Kyle D. Schneider was convicted of the January 2019 stabbing death of Chloie Lubbehusen at the trailer they shared in southern Indiana. He was sentenced to 85 years in prison — 65 years for the murder conviction and another 20 for his adjudication as a habitual offender.

The Indiana Court of Appeals affirmed Tuesday in Kyle D. Schneider v. State of Indiana, 19A-CR-1928, finding the Dubois Circuit Court did not abuse its discretion.

Schneider argued that video of his interviews with law enforcement should have been excluded because he had asked for an attorney, and the trial court did suppress one video on that basis. Schneider also sought to exclude a note he wrote during an interview saying “I stabbed her,” and he claimed the trial court in Jasper also abused its discretion in excluding a purported note from Lubbehusen expressing her affection toward him.

The appellate panel found the purported note from the victim could not be authenticated and that “there is no substantial likelihood that the First and Third Interviews and the Confession contributed to Schneider’s conviction. Any error in the admission of this evidence was therefore harmless.”

“… (O)ur review of the evidence reveals that after finding a naked and bloody Lubbehusen in her trailer, Dubois County Sheriff’s Department deputies found a naked Schneider hiding in insulation in a nearby garage. Schneider asked the officers to let him tell his side of the story. While sitting in the back of Deputy (Brad) Kendall’s police car, Schneider yelled that he wanted to speak with someone who had killed a person. When Deputy Kendall approached his vehicle to roll up the window, Schneider asked the deputy if he had ever killed a person.
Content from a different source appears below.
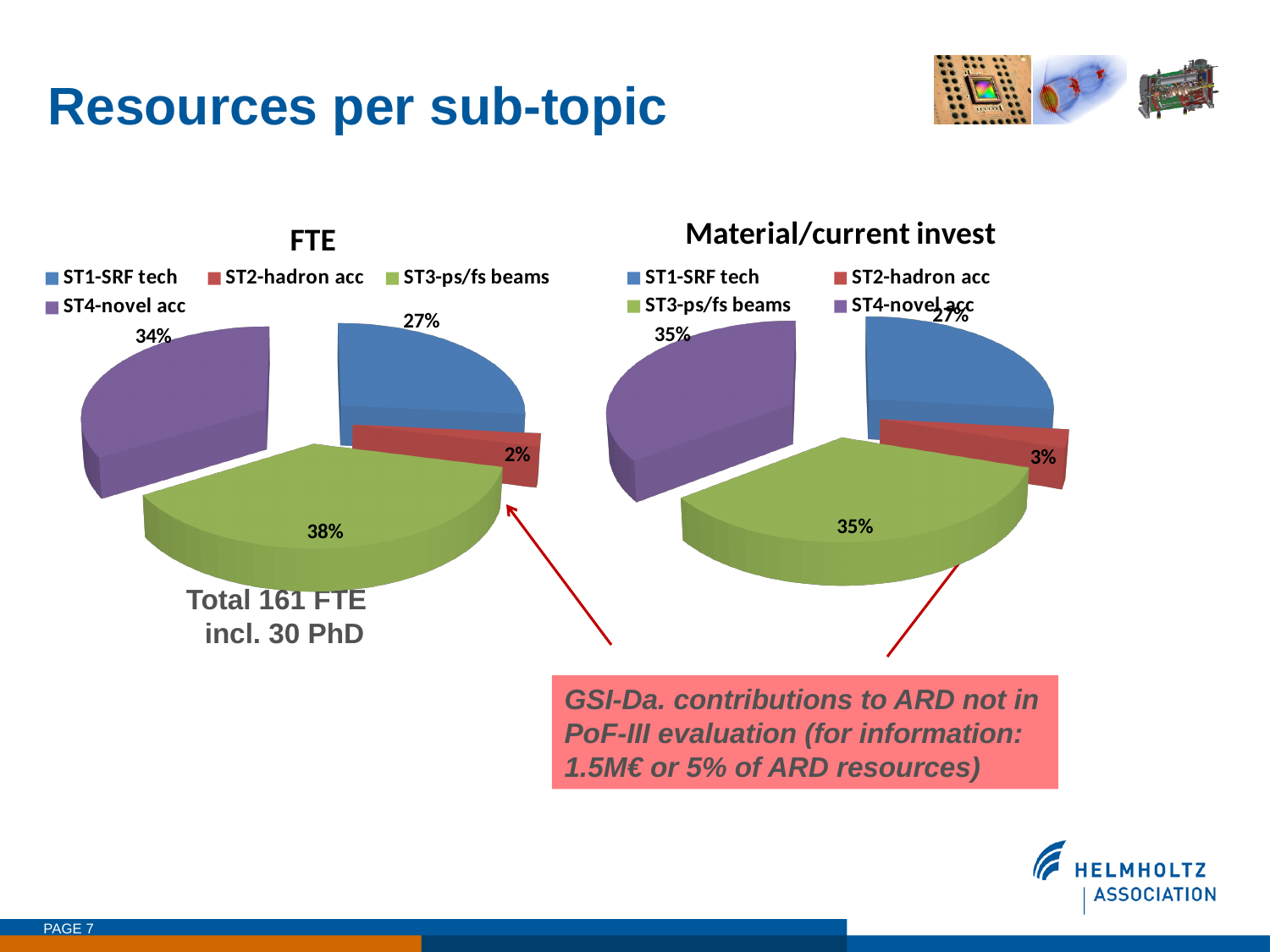
How many categories does the legend of the FTE chart list? 4 In the Material/current invest chart, what share does ST2-hadron acc have? 3% In the FTE chart, which sub-topic has the smallest share? ST2-hadron acc In the Material/current invest chart, which is larger, the share of ST3-ps/fs beams or the share of ST1-SRF tech? ST3-ps/fs beams In the Material/current invest chart, which sub-topic has the smallest share? ST2-hadron acc In the FTE chart, which sub-topic has the largest share? ST3-ps/fs beams In the Material/current invest chart, what share does ST1-SRF tech have? 27% In the FTE chart, which colour represents ST4-novel acc? Purple In the FTE chart, what share does ST4-novel acc have? 34% What type of chart is the Material/current invest chart? Pie chart In the FTE chart, what is the difference between the shares of ST3-ps/fs beams and ST1-SRF tech? 11%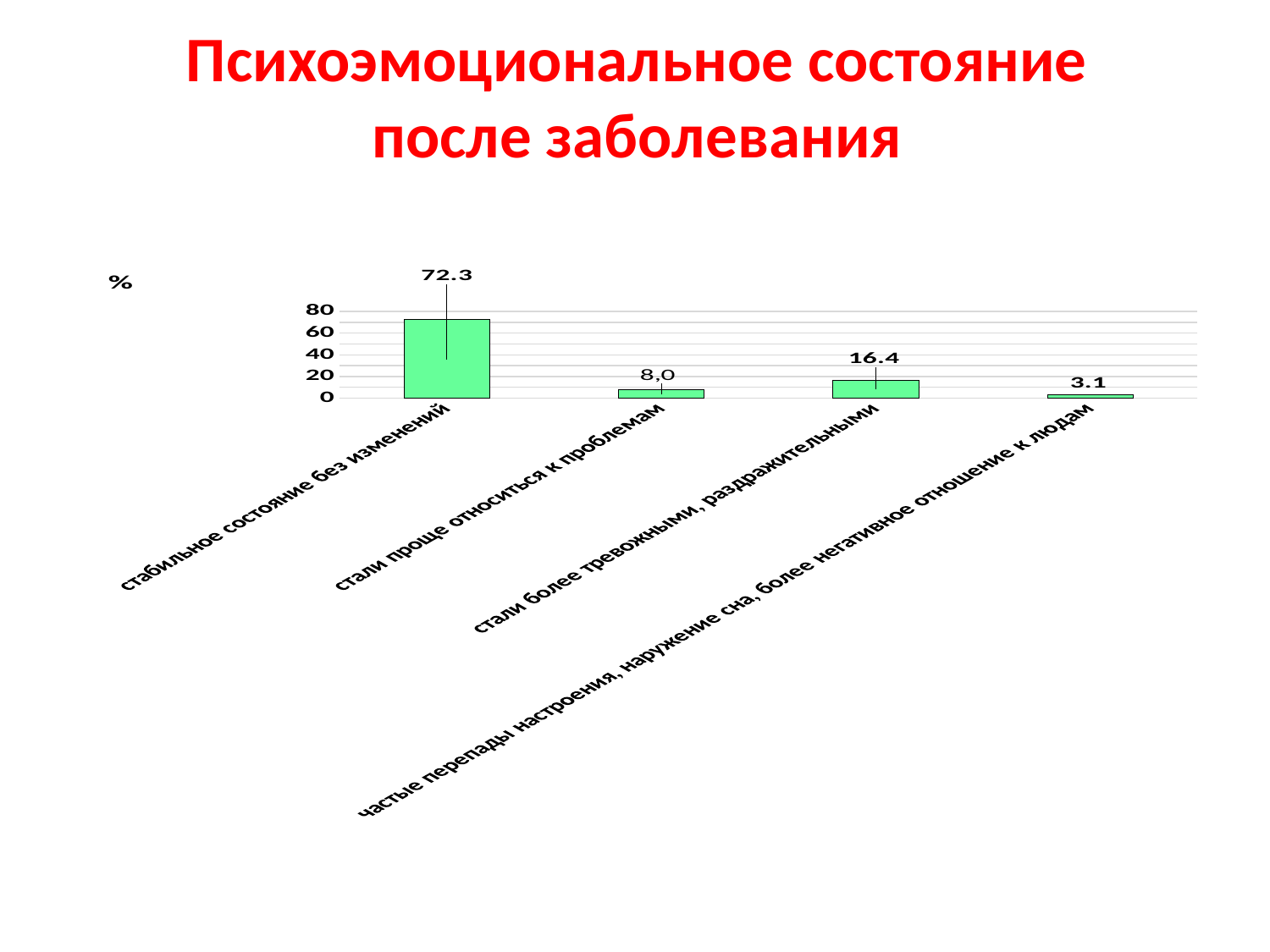
Which category has the lowest value? частые перепады настроения, наружение сна, более негативное отношение к людам What is the value for "стали проще относиться к проблемам"? 8,0 Which category has the highest value? стабильное состояние без изменений How many categories are shown in the chart? 4 What is the value for "стали более тревожными, раздражительными"? 16.4 Which is larger: the value for "стали более тревожными, раздражительными" or the value for "стали проще относиться к проблемам"? стали более тревожными, раздражительными What is the value for "частые перепады настроения, нарушение сна, более негативное отношение к людям"? 3.1 What is the difference between the values for "стабильное состояние без изменений" and "стали более тревожными, раздражительными"? 55.9 What is the value for "стабильное состояние без изменений"? 72.3 What kind of chart is shown on the slide? bar chart What unit is indicated on the vertical axis of the chart? % What is the difference between the values for "стали более тревожными, раздражительными" and "стали проще относиться к проблемам"? 8.4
When Deputy Kendall responded that he had not, Schneider told the deputy that this was his first kill,” Judge Rudy Pyle III wrote for the panel, reciting “overwhelming independent evidence of Schneider’s guilt.”

The panel likewise rejected Schneider’s appeal over the trial court’s refusal to give his tendered lesser-included offense instruction for reckless homicide, noting the severity of the force used when Lubbehusen was stabbed 10 times.